When most of us think of fashion, we imagine designers working with computers to design clothing for the new seasons. But fashion involves more than just designers. It also involves models, magazine writers/ reporters, buyers, manufacturers, and personal shoppers. Some of these career choices require more education than others.
Fashion Degree Success Factors
Creativity is a must for any designer or person working in this industry. Most designers will have a strong eye for color, detail, balance, proportions, and appreciation for beauty. Communication and problem solving skills are also a must have for designers and others in this industry.
Fashion Degree Majors
Business, marketing, merchandising, and design are the top four areas one can study in fashion. Depending on your skill set and desire to be around this industry you may find an entrepreneurship major in business is where you are better suited. The nature of the work requires most designers to be self employed or working under a head designer.
Fashion Degree Curriculum
Courses in art are essential from learning how to use colors, shapes, and textiles to be able to deal with human anatomy. Many degrees offer courses in human anatomy, mathematics, psychology, and writing. Business courses for merchandising and marketing can be a small or large part of the course work provided. Other basic coursework can involve pattern making, sewing, tailoring, and CAD.
The fashion industry requires individuals to have at least a two year degree program with an emphasis on fabrics, textiles, ornamentation, and trends. It is best to have a four year degree program for a Bachelor's in fine arts, with a secondary degree in business, marketing, design, or merchandising.

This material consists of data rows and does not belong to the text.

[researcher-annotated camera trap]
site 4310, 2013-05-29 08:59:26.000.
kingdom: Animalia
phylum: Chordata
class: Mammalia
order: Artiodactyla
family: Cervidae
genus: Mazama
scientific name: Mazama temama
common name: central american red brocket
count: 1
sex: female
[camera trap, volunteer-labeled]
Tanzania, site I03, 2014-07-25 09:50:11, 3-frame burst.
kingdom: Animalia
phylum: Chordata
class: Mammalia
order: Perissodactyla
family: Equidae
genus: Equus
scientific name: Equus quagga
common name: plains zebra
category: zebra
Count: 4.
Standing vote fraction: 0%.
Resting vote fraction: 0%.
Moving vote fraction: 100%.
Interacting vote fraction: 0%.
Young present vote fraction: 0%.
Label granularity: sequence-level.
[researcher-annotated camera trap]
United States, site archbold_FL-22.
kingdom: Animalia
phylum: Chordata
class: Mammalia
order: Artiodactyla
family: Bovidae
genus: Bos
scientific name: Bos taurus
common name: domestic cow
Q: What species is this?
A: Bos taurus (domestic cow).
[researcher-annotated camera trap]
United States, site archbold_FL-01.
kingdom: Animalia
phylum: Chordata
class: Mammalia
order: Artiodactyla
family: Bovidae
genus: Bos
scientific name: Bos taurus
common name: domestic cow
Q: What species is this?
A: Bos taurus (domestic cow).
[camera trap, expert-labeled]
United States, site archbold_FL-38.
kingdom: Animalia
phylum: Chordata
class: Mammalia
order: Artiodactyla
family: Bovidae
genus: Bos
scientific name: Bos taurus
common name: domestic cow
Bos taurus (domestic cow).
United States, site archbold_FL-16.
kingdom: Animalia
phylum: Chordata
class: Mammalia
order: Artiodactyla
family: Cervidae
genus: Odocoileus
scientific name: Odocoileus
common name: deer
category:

Most students find careers are waiting for them at the end of their degree in fashion design as pattern makers or sketching assistants. This career path has room for advancement for the most qualified individual. For example high level positions like executive designer are attainable for students after a few years in the business. Roughly 24 percent of designers are freelancers who create their own company for designing. There is a slower than average growth in the design industry for fashion because it takes time for designers to attain higher level positions, and job security is high in the higher positions.